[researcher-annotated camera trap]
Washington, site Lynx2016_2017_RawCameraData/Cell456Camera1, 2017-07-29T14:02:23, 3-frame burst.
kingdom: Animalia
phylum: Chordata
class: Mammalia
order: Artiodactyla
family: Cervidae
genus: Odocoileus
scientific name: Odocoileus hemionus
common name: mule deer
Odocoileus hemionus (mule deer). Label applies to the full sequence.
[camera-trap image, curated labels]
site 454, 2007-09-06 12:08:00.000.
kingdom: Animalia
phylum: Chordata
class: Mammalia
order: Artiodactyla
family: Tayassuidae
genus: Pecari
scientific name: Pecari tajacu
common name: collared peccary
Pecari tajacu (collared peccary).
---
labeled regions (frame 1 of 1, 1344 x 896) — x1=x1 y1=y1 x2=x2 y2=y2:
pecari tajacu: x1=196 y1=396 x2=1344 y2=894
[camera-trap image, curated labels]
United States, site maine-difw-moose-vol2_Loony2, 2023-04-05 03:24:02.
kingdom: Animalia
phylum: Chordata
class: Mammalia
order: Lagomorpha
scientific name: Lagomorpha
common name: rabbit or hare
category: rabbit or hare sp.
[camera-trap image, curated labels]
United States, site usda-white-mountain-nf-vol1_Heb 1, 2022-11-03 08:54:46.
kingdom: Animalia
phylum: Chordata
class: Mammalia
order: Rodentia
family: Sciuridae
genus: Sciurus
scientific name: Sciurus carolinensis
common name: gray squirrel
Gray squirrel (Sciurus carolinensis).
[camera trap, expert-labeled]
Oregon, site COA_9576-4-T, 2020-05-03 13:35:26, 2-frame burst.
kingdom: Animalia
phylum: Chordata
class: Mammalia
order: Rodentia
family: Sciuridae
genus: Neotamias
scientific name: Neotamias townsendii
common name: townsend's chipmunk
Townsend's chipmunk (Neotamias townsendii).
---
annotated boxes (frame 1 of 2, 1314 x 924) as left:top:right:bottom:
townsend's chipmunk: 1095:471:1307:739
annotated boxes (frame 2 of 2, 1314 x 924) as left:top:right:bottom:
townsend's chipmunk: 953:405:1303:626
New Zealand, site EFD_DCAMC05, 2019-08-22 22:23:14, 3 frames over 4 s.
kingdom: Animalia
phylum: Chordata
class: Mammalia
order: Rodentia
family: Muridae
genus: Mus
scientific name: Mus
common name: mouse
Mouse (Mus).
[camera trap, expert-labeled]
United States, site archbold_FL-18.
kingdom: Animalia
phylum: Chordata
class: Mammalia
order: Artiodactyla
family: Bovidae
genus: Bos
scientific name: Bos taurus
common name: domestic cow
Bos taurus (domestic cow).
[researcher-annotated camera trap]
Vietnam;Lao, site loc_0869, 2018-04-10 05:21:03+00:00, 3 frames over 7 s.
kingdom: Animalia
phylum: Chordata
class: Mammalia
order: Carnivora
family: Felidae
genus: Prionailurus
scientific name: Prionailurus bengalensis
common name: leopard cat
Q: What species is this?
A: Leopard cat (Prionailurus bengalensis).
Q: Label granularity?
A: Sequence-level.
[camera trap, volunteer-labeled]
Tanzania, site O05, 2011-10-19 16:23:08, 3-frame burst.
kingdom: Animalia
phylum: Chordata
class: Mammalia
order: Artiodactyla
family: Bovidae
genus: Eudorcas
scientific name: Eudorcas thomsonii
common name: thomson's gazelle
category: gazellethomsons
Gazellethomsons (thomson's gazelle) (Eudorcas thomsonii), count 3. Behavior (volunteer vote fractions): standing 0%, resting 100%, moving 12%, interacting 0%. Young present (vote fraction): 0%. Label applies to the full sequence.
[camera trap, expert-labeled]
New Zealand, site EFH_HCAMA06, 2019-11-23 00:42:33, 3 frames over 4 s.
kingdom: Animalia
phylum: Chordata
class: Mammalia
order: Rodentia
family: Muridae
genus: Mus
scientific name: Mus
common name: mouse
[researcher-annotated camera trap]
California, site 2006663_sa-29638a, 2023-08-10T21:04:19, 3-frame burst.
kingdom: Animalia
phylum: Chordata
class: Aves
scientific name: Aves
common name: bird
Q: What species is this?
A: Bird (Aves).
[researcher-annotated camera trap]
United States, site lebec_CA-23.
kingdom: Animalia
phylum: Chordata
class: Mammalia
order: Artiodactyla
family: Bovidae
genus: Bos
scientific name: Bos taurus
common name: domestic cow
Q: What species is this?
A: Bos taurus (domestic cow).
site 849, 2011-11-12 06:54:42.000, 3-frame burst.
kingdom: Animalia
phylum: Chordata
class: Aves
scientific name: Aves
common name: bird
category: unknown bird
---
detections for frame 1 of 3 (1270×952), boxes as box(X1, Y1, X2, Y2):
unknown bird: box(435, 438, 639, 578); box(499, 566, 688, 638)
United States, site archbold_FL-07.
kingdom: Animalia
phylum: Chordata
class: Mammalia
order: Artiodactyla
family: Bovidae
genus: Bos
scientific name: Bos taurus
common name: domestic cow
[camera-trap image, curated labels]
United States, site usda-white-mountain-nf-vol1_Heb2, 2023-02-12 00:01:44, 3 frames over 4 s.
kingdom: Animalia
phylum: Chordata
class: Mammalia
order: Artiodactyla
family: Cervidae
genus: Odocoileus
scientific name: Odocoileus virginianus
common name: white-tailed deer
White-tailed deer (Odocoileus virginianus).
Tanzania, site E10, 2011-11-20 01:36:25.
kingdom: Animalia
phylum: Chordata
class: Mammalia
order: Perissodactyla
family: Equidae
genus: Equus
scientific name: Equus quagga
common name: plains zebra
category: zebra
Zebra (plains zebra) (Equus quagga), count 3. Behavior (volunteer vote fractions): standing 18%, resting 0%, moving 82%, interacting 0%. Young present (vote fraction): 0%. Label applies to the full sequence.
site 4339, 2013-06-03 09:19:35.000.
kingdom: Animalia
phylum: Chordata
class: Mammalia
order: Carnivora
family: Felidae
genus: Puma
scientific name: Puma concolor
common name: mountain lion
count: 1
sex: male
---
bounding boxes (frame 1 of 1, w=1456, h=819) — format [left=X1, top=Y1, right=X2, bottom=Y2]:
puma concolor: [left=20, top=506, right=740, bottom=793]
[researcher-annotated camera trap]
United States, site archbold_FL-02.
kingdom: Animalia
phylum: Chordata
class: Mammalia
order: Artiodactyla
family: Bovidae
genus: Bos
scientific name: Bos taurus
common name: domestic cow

::::::::

__Exercise description__.
Provide only the count of lines within the entries above that include the string "frames".

__Final answer__.
4